C’est ce que la dévotion populaire veut exprimer dans la procession de la Fête-Dieu qui est associée à la fête du Très Saint-Sacrement du Corps et du Sang du Christ. Au Québec, elle connut de belles heures. Elle a lieu encore en quelques endroits. Dans d’autres parties du monde c’est un témoignage de foi qui perdure avec éclat comme à Rome où, guidée par le pape, elle va de la basilique Saint- Jean-de-Latran à la basilique Sainte-Marie-Majeure.
En effet, l’essentiel de la dévotion à l’Eucharistie c’est la foi en la présence de Jésus dans le Sacrement de l’Eucharistie. C’est la reconnaissance que dans les gestes qui sont posés dans nos assemblées qui célèbrent l’Eucharistie, comme dans les assemblées du temps de saint Paul, le Christ ressuscité est présent et bien vivant.

# Données brutes

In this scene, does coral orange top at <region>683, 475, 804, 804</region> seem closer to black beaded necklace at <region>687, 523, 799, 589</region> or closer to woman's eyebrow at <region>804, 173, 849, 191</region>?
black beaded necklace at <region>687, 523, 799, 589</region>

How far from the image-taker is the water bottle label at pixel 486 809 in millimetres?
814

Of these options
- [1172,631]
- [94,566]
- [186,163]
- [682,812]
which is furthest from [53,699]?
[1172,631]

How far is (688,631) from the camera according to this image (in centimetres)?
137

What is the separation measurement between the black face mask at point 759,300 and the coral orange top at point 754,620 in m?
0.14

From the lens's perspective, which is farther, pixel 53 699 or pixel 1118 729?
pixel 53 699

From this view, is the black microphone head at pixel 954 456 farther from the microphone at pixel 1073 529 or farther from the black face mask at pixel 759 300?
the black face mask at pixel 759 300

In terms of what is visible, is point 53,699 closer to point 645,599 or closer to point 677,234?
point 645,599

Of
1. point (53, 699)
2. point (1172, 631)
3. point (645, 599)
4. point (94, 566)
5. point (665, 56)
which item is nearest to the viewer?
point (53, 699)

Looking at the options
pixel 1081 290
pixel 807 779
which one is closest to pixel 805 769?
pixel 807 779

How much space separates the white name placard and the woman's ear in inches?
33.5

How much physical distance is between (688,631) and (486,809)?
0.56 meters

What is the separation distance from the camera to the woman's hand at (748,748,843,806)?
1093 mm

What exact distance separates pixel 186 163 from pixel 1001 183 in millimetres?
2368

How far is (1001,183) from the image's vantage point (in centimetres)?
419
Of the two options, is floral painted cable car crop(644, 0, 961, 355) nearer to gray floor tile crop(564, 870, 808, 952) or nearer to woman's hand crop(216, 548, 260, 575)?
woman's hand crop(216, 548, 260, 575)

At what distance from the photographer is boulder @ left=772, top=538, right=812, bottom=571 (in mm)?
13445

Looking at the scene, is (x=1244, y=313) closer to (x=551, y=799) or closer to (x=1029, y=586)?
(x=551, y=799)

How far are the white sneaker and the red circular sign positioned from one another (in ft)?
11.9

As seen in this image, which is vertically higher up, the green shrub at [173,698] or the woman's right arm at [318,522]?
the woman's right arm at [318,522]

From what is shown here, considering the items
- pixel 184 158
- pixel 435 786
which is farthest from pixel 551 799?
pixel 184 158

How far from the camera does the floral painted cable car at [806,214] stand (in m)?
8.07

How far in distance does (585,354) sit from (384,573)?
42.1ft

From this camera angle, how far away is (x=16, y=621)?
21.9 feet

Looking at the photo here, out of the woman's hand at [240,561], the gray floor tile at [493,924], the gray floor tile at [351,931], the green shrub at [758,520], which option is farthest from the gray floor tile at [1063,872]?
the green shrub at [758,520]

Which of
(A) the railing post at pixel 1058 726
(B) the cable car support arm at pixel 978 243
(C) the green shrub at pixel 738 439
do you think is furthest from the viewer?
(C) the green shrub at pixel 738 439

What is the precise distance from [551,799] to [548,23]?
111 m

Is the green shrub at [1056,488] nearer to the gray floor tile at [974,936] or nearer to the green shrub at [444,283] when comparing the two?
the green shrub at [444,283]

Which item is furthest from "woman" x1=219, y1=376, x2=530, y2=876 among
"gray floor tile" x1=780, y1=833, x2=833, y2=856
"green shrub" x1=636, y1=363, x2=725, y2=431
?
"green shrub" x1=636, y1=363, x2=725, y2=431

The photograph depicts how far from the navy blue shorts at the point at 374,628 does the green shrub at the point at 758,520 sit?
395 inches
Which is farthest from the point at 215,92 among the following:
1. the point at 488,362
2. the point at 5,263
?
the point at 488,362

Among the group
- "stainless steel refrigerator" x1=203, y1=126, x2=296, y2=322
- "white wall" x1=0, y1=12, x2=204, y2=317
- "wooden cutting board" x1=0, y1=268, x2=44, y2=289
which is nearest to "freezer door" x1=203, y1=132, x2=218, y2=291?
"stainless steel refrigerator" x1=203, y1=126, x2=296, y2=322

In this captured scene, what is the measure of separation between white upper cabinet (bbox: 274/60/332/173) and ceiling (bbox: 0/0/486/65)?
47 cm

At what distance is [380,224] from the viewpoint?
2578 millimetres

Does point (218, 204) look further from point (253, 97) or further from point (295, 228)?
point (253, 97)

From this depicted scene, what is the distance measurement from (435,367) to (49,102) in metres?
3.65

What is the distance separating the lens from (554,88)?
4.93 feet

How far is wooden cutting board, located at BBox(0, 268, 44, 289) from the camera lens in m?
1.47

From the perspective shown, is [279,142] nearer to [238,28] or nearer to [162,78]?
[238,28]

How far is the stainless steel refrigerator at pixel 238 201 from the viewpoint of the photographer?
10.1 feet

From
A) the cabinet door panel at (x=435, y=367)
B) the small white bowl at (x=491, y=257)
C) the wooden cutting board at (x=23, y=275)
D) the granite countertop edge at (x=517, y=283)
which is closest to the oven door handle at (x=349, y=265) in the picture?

# Objectif visé
Poursuivez, s’il vous plaît, le texte sur la Fête-Dieu et la présence du Christ dans l’Eucharistie à partir de sa dernière phrase.

# Réponse proposée
Nous le proclamons publiquement lorsque nous vénérons, exposée dans l’ostensoir ou conservée dans le tabernacle, l’hostie consacrée au cours d’un rassemblement eucharistique. Ainsi la procession de la Fête-Dieu et l’adoration eucharistique ne nous éloignent pas de la Cène du Jeudi-Saint que rappelle saint Paul, mais elles nous gardent dans son sillage et nous font entrer dans le partage des sentiments qui furent ceux de Jésus dans son don total au Père.
Conclusion
Que notre Fête-Dieu – aujourd’hui sans procession au Lac Poulin – soit une fête remplie d’amour et de chaleur par la foi que nous mettons dans la présence de Jésus parmi nous de façon spéciale dans son Corps et dans son Sang.
C’est le cas à chaque semaine lors de nos célébrations dominicales, mais aujourd’hui c’est une occasion particulière de vivre cette foi et de la proclamer ensemble en lisant, si vous le voulez bien, les deux dernières strophes du poème de saint Thomas d’Aquin :
« Ô bon Pasteur, notre vrai pain,
ô Jésus, aie pitié de nous,
nourris-nous et protège-nous,
fais-nous voir les biens éternels
dans la terre des vivants.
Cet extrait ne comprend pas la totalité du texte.